## [Source document]
######

README.md — dataset, training setup, curves, perplexity delta, sample outputs.
TRAINING_LOG.md or equivalent section in README — what failed, what you changed, what improved.

Success criteria¶

Perplexity drops measurably on your domain test set.
Generated text sounds more domain-specific than the base model.
You can explain your learning rate, batch size, sequence length, and number of epochs.
You can explain whether the run was more like broad shadowing or narrow specialization.
You documented at least one failure → fix step.

Constraints¶

Use an existing pretrained GPT-2 checkpoint.
Do not pretend this is frontier pretraining. This hands_on_lab is about the post-training mechanics on a small scale.
Keep the dataset small enough to finish locally or on a rented GPU.
Preserve a held-out split. No cheating by evaluating on train text.

Recommended workflow¶

Pick a domain with visible stylistic or vocabulary patterns.

######

## [Input data]
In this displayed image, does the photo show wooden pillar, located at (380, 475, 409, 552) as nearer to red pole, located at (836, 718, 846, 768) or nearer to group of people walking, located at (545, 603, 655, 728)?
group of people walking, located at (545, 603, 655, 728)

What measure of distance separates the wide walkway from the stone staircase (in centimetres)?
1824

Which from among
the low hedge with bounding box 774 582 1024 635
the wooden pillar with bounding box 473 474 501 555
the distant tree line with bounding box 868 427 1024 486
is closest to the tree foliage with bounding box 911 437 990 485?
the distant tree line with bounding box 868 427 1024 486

######

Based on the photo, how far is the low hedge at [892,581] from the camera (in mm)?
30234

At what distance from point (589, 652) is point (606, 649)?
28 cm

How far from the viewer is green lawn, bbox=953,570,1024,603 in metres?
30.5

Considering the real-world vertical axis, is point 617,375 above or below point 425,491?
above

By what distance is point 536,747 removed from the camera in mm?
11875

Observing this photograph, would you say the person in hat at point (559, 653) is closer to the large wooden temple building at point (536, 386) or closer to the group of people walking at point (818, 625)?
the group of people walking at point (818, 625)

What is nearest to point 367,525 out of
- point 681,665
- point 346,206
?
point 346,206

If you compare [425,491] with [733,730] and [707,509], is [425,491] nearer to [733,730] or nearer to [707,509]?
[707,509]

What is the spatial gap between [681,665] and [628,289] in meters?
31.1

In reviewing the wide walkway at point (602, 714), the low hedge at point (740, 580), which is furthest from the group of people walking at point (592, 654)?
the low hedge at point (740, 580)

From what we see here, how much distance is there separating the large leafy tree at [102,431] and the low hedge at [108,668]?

######

## [Activity]
Copy the lab instructions between "You can explain whether" and "on train text.", inclusive, replacing "held-out split" with "validation split". The records stand apart from the lab instructions and are not connected to them.

## [Exercise output]
You can explain whether the run was more like broad shadowing or narrow specialization.
You documented at least one failure → fix step.

Constraints¶

Use an existing pretrained GPT-2 checkpoint.
Do not pretend this is frontier pretraining. This hands_on_lab is about the post-training mechanics on a small scale.
Keep the dataset small enough to finish locally or on a rented GPU.
Preserve a validation split. No cheating by evaluating on train text.